— EXCERPT PROVIDED —
=== Begin Enclosure ===
18-Nov-1988 - 7-Apr-1997
Merlin was our first Somali. His registered name was Moondial Mystic Merlin - a name I thought had a lovely ring to it and which suited him perfectly. It would not be exaggerating to say that he was a striking cat. He had a good strong skull and, unlike our other Somalis who have "sweet" faces, he had a really wild expression which caught everyone's eye. His coat was lovely and silky, with an impressive ruff and was the richest colour I had ever seen in a Somali and apart from during his adolescence, he hadn't a grey root in sight. I am speaking in the past tense, because 4 days ago, at just over 8 years old, we said our final farewells to him as he was quietly and gently put to sleep to avoid further suffering. I am writing this because in my own suffering and grief for him I have a compulsion to write down all the things I can remember, in a way I suppose to purge my feelings of guilt that I let him down in some way and to ensure that I never forget all his many qualities and peculiarities.
=== End Enclosure ===
— EXTRACTED DATA —
=== Begin Enclosure ===
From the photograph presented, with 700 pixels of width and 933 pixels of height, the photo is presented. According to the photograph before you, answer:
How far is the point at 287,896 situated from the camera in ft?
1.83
=== End Enclosure ===
=== Begin Enclosure ===
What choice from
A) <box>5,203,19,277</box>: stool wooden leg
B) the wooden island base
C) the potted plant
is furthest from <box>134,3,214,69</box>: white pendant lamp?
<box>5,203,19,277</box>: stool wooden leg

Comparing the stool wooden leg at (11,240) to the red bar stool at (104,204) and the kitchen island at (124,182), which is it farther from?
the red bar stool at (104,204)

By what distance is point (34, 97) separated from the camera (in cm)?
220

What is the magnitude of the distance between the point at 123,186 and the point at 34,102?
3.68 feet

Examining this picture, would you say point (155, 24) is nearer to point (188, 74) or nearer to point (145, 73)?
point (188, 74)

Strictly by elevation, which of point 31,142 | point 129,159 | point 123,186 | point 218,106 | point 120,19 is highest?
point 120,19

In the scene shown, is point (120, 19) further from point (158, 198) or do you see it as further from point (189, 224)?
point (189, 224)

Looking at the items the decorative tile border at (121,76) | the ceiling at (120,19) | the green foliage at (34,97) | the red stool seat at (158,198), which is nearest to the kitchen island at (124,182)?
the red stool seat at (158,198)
=== End Enclosure ===
— EXERCISE DESCRIPTION —
Extract the entire tribute to Merlin, word for word, starting with its date line. The entries come from a source separate from the tribute to Merlin.

— ANSWER TO THE PROBLEM —
18-Nov-1988 - 7-Apr-1997
Merlin was our first Somali. His registered name was Moondial Mystic Merlin - a name I thought had a lovely ring to it and which suited him perfectly. It would not be exaggerating to say that he was a striking cat. He had a good strong skull and, unlike our other Somalis who have "sweet" faces, he had a really wild expression which caught everyone's eye. His coat was lovely and silky, with an impressive ruff and was the richest colour I had ever seen in a Somali and apart from during his adolescence, he hadn't a grey root in sight. I am speaking in the past tense, because 4 days ago, at just over 8 years old, we said our final farewells to him as he was quietly and gently put to sleep to avoid further suffering. I am writing this because in my own suffering and grief for him I have a compulsion to write down all the things I can remember, in a way I suppose to purge my feelings of guilt that I let him down in some way and to ensure that I never forget all his many qualities and peculiarities.